President Ronald Reagan subsequently appointed him to chair the National Bipartisan Commission on Central America. It was one of many boards and commissions he would serve on; for instance, when Elizabeth Holmes wanted to enhance the credibility of her over-hyped Silicon Valley startup Theranos, she brought in Kissinger and George Shultz for a double dose of prestige.
Kissinger was a prolific author, with a career capped by his three volumes of White House memoirs: “White House Years,” “Years of Upheaval,” and “Years of Renewal.” A 2011 book, “On China,” discussed his role in the opening of China.
He could also always be counted on to offer informed commentary, either on TV or in print. Kissinger’s approach to the practical applications of American power never changed very much; he always attempted to cut through conventional rhetoric to find what he perceived as deeper truths about what the United States needed to do in each new situation.
“The management of a balance of power,” he wrote in “White House Years,” “is a permanent undertaking, not an exertion that has a foreseeable end.” In that same book (and often thereafter), he said: “History knows no resting places and no plateaus.”

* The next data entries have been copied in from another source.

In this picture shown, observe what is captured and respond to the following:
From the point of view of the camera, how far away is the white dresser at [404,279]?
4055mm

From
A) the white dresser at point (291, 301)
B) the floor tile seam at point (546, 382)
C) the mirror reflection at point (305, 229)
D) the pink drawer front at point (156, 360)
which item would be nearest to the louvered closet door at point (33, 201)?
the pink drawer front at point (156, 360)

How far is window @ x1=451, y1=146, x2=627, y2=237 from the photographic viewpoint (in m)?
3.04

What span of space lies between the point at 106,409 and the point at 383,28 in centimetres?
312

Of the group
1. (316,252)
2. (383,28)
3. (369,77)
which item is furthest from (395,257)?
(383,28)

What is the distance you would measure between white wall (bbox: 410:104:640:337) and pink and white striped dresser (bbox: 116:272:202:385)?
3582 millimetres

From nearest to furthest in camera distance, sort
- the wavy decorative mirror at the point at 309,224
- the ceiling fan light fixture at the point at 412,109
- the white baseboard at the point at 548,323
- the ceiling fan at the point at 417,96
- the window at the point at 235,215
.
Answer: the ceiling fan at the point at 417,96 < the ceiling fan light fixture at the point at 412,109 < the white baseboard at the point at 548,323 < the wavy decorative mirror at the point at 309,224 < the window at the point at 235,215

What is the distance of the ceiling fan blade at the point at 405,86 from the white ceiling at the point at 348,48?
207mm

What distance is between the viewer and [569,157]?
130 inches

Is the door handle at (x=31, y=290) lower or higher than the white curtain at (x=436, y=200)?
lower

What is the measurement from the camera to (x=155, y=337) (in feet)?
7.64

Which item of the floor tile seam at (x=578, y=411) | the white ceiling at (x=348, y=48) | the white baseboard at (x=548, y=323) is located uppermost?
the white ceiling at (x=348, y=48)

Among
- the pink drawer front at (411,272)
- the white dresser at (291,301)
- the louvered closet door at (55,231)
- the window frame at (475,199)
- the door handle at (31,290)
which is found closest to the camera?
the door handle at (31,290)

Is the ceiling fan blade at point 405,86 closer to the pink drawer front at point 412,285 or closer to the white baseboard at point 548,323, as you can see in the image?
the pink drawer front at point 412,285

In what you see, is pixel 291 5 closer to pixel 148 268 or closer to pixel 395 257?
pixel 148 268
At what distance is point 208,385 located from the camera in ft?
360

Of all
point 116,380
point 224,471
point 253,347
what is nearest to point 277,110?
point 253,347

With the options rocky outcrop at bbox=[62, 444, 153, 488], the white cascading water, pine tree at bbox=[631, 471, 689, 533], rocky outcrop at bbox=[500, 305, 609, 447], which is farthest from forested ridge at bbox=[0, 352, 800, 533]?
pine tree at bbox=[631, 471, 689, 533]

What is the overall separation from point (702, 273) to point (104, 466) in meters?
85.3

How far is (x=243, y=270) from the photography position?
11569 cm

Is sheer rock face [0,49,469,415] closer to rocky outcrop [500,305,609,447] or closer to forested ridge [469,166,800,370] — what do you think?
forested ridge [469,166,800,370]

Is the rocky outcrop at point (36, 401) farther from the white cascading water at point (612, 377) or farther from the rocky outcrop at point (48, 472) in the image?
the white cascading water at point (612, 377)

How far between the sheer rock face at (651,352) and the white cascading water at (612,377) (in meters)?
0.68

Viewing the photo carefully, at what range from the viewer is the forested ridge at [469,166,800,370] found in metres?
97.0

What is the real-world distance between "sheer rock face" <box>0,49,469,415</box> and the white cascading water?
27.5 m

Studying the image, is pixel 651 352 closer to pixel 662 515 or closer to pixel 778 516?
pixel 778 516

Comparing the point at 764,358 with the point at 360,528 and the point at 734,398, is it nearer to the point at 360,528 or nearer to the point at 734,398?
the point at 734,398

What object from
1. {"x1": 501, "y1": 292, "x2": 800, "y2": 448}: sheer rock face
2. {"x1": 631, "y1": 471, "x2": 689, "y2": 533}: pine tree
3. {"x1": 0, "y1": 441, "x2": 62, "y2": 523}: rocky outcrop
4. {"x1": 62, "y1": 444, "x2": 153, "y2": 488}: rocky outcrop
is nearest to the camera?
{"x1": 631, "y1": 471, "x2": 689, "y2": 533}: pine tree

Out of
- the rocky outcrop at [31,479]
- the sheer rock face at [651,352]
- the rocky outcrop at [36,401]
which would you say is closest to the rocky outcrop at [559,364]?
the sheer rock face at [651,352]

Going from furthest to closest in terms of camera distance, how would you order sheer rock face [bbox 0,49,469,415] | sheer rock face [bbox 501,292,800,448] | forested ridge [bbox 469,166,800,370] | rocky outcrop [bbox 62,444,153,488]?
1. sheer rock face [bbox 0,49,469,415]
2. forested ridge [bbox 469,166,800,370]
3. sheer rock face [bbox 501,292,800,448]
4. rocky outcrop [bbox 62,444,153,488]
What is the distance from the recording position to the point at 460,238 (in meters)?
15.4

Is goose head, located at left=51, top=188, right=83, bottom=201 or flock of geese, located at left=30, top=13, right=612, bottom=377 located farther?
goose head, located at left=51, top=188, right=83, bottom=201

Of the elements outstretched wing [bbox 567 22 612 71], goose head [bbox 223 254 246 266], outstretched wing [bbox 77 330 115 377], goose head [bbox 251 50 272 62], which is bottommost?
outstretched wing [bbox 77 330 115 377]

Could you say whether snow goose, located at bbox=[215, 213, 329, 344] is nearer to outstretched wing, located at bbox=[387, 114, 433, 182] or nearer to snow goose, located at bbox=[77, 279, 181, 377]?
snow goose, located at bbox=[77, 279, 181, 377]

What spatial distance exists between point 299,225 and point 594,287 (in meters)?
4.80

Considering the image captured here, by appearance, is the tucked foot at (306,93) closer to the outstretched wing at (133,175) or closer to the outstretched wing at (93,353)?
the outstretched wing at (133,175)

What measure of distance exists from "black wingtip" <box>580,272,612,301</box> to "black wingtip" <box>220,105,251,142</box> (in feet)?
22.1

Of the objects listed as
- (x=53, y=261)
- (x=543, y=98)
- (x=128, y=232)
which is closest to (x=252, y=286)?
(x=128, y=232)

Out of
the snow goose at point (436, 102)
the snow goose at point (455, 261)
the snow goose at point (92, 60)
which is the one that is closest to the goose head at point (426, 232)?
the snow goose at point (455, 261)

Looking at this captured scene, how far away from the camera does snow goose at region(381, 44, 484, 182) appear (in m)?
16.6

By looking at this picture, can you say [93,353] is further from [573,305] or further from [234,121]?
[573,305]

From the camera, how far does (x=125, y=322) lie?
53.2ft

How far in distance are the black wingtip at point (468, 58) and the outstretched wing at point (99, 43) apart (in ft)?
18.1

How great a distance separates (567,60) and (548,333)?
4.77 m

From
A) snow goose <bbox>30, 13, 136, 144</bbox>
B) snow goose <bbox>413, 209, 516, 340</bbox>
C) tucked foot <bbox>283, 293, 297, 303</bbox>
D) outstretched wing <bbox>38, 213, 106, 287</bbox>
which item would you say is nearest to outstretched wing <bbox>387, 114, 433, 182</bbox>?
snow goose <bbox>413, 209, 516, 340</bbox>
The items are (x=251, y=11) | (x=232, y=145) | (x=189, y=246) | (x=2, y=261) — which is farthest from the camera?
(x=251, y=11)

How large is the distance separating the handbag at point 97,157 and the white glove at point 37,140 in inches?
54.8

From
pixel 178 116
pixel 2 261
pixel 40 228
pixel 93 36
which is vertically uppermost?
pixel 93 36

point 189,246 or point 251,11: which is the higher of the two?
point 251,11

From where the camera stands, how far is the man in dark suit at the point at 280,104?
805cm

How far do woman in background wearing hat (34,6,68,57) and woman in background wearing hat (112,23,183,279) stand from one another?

Through the years, he was frequently called upon to lend an air of authority on global affairs to would-be candidates. In February 2015, Michael Crowley noted that many presidential hopefuls still considered it something of a necessity to pay a visit to Kissinger.
“Candidates running for president like to be seen with or described as having talked to Kissinger,” one expert said, “because they think it sends a message that they themselves are serious about foreign policy.”
He also remained an unconventional thinker. In discussing his 2022 book “Leadership: Six Studies in World Strategy” with CNN’s Fareed Zakaria, Kissinger offered a distinctly differently opinion on Russian President Vladimir Putin’s aims in waging war against Ukraine.
“You can interpret it in one of two ways,” he said of Putin. “The way it is generally interpreted — I know almost no exception — is that he wanted to reconstruct the empire.”
“But you can also interpret it as a recognition of growing Russian relative weakness, that the domestic situation is not evolving very rapidly, and, here, the West is approaching via Ukraine. ... I interpret it to myself as much as a last act to show that there were limits to what Russia could tolerate.”
In July 2023 at the age of 100, he returned to China, where he was an honored guest. Chinese leader Xi Jinping hosted him in the same building where Zhou had met him 52 years earlier.
“China and the United States’ relations will forever be linked to the name ‘Kissinger,’” Xi said.